L'ampleur du potentiel de migration de populations du Sud vers le Nord renvoie à un ensemble de 
problématiques globales et transversales. La mondialisation des inégalités et leur nette polarisation 
sont les principaux effets pervers de la domination du marché à l’échelle planétaire. Mais au-delà, si 
les contradictions sont effectivement palpables dans bien des domaines, c’est à travers la restriction à 
la libre circulation des personnes - versus la promotion de la libre circulation des marchandises et des 
capitaux - que s’exprime le plus clairement comment, selon la logique mercantile, l’humanité est au 
service de la production de biens et de profits et pas le contraire. Au Nord, l’immigration, 
principalement la clandestine, est devenue un bouc émissaire pour expliquer tous les maux sociaux et 
économiques dont souffrent ces pays.

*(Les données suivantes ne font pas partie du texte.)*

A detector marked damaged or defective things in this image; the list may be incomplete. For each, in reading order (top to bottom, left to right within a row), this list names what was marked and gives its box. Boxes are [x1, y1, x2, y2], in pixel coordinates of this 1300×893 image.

Le contrôle des flux migratoires se présente dès lors comme 
«la» politique nécessaire pour garantir le bien-être et la sécurité quotidienne et, avec ce prétexte, une 
avalanche de mesures dissuasives et de projets de lois xénophobes sont adoptés. La problématique de 
l’immigration requiert le développement d’une approche humaine, qui considère les personnes comme 
telles et non comme des accessoires nécessaires au bon fonctionnement du marché. 
 
 
Le «marché» des migrations féminines en Asie  
Maruja M.B. Asis  
 
Depuis une trentaine d’années, l’idée de voyage en Asie renvoie essentiellement aux migrations 
internationales de main-d’œuvre, vers les pays du Golfe dans les années 1970, puis à partir des années 
1980 vers les économies en expansion des Tigres asiatiques. Cette évolution a conduit au 
développement d’une migration spécifique à chaque sexe : migration masculine en réponse aux 
besoins de l’industrialisation (construction et production ; plantation en Malaisie) et migration 
féminine en réponse au déficit en personnel domestique (Hong Kong, Singapour, Malaisie, Taiwan...). 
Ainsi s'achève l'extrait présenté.